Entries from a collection
───

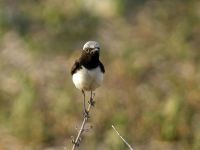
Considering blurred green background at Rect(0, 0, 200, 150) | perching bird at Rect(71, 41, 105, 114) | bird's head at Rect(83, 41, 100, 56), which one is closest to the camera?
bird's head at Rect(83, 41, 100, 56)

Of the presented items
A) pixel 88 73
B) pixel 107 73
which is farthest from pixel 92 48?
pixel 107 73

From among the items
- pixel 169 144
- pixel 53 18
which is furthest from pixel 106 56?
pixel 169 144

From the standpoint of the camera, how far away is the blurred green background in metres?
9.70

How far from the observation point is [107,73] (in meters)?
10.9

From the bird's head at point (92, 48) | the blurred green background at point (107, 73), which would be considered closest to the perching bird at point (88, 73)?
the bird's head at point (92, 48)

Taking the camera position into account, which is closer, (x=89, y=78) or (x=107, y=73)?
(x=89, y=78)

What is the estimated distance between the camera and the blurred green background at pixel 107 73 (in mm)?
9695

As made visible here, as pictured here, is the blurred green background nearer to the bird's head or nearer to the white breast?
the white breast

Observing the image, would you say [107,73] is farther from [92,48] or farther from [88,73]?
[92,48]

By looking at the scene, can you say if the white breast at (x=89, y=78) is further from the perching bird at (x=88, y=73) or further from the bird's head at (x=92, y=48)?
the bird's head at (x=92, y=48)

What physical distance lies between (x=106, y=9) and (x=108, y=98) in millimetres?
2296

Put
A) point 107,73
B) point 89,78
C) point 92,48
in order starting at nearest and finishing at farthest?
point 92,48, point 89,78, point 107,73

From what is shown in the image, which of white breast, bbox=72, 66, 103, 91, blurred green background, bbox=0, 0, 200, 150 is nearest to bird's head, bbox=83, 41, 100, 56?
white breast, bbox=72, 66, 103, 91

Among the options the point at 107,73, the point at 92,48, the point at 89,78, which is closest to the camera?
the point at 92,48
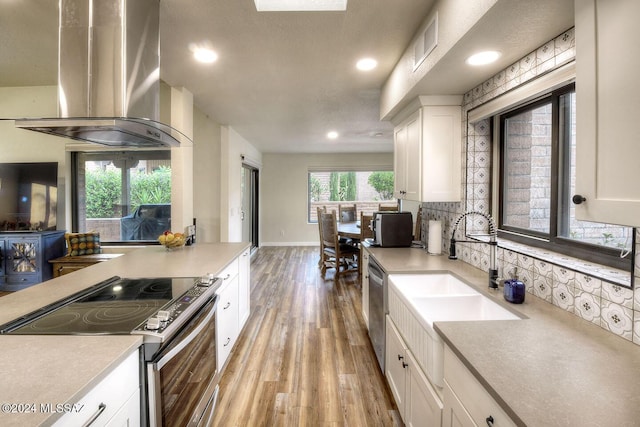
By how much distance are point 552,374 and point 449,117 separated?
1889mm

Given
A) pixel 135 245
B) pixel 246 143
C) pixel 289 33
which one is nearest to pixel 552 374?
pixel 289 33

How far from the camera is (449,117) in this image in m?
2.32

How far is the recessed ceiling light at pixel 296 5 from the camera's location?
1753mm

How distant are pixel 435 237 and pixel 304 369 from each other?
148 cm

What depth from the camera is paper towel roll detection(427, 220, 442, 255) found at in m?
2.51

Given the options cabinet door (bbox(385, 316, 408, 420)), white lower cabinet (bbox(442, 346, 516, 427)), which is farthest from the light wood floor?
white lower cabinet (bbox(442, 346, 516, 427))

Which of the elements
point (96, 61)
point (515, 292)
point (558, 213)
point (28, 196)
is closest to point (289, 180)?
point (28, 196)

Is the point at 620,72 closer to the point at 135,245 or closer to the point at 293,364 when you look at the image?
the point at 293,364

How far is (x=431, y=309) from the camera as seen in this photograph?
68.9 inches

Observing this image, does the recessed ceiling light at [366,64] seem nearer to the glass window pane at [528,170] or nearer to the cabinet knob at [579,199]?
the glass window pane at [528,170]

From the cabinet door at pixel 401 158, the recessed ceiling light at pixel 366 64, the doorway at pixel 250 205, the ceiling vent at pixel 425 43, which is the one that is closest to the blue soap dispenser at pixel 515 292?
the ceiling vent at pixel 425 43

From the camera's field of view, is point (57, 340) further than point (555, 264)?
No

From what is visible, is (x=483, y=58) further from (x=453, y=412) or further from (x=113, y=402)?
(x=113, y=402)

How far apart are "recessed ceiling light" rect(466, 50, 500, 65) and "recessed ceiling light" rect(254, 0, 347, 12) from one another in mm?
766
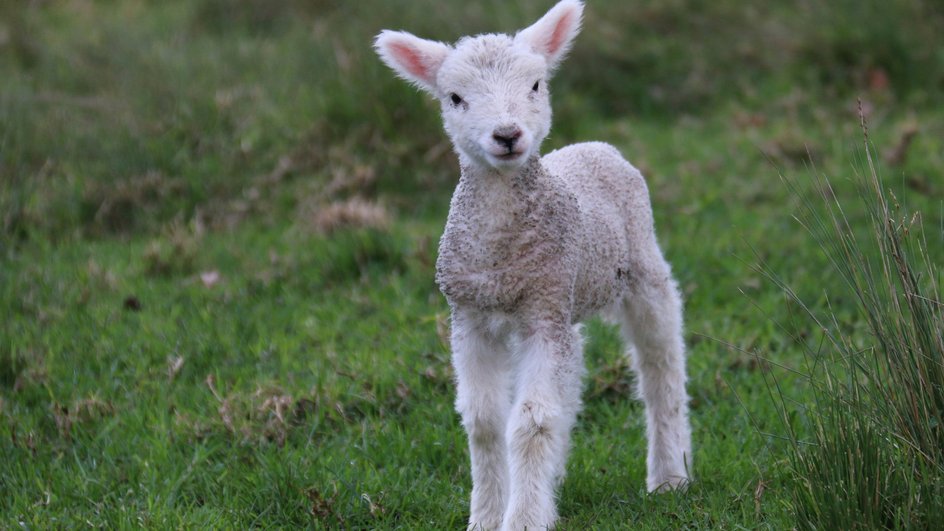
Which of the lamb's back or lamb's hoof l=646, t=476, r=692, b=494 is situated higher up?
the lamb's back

───

Transcribe all of the data above word for word, omitting the pictures.

Considering blurred green background at Rect(0, 0, 200, 150) | perching bird at Rect(71, 41, 105, 114) | bird's head at Rect(83, 41, 100, 56), which one is closest to the camera?
bird's head at Rect(83, 41, 100, 56)

Of the presented items
A) pixel 88 73
B) pixel 107 73
which is farthest from pixel 92 48?
pixel 107 73

From among the items
- pixel 169 144
- pixel 53 18
which is furthest from pixel 106 56?
pixel 169 144

From the standpoint of the camera, how far away is the blurred green background in metres?
9.70

How far from the observation point is [107,73] (in meters)?
10.9

From the bird's head at point (92, 48) | the blurred green background at point (107, 73), which would be considered closest to the perching bird at point (88, 73)?
the bird's head at point (92, 48)

Taking the camera position into account, which is closer, (x=89, y=78) or (x=107, y=73)?
(x=89, y=78)

What is the estimated distance between the camera and the blurred green background at pixel 107 73 (in mm)?
9695

As made visible here, as pictured here, is the blurred green background nearer to the bird's head or nearer to the white breast?
the white breast

Observing the image, would you say [107,73] is farther from [92,48] or farther from [88,73]?
[92,48]

By looking at the scene, can you say if the white breast at (x=89, y=78) is further from the perching bird at (x=88, y=73) or further from the bird's head at (x=92, y=48)?
the bird's head at (x=92, y=48)

What physical distance lies between (x=106, y=9) and (x=108, y=98) in millimetres?
2296

Put
A) point 107,73
B) point 89,78
C) point 92,48
in order starting at nearest and finishing at farthest?
point 92,48, point 89,78, point 107,73

From what is shown in the image, which of white breast, bbox=72, 66, 103, 91, blurred green background, bbox=0, 0, 200, 150 is nearest to bird's head, bbox=83, 41, 100, 56?
white breast, bbox=72, 66, 103, 91

Among the options the point at 107,73, the point at 92,48, the point at 89,78, which is closest to the camera?
the point at 92,48
By how much distance are point 552,374 and point 449,117 separated?
1889mm

Given
A) pixel 135 245
B) pixel 246 143
C) pixel 289 33
which one is nearest to pixel 552 374?
pixel 289 33

How far from the camera is (449,117) in this image in m?
2.32

How far is the recessed ceiling light at pixel 296 5 from the camera's location?
1753mm

How distant are pixel 435 237 and pixel 304 369 from each other?
148 cm

What depth from the camera is paper towel roll detection(427, 220, 442, 255) found at in m?
2.51

Given the options cabinet door (bbox(385, 316, 408, 420)), white lower cabinet (bbox(442, 346, 516, 427)), which is farthest from the light wood floor?
white lower cabinet (bbox(442, 346, 516, 427))

Which of the elements
point (96, 61)
point (515, 292)
point (558, 213)
point (28, 196)
is closest to point (289, 180)?
point (28, 196)

Is the point at 620,72 closer to the point at 135,245 or closer to the point at 293,364 when you look at the image?
the point at 293,364

How far is (x=431, y=309) from the camera as seen in this photograph?
68.9 inches

Observing this image, does the recessed ceiling light at [366,64] seem nearer to the glass window pane at [528,170] or nearer to the cabinet knob at [579,199]?
the glass window pane at [528,170]

From the cabinet door at pixel 401 158, the recessed ceiling light at pixel 366 64, the doorway at pixel 250 205, the ceiling vent at pixel 425 43, which is the one that is closest to the blue soap dispenser at pixel 515 292?
the ceiling vent at pixel 425 43

From the camera's field of view, is point (57, 340) further than point (555, 264)?
No

From what is visible, is (x=483, y=58) further from (x=453, y=412) or further from (x=113, y=402)?
(x=113, y=402)

How far apart are "recessed ceiling light" rect(466, 50, 500, 65) and "recessed ceiling light" rect(254, 0, 347, 12) from one another in mm?
766
Which of the lamb's back or lamb's hoof l=646, t=476, r=692, b=494 is situated higher up?
the lamb's back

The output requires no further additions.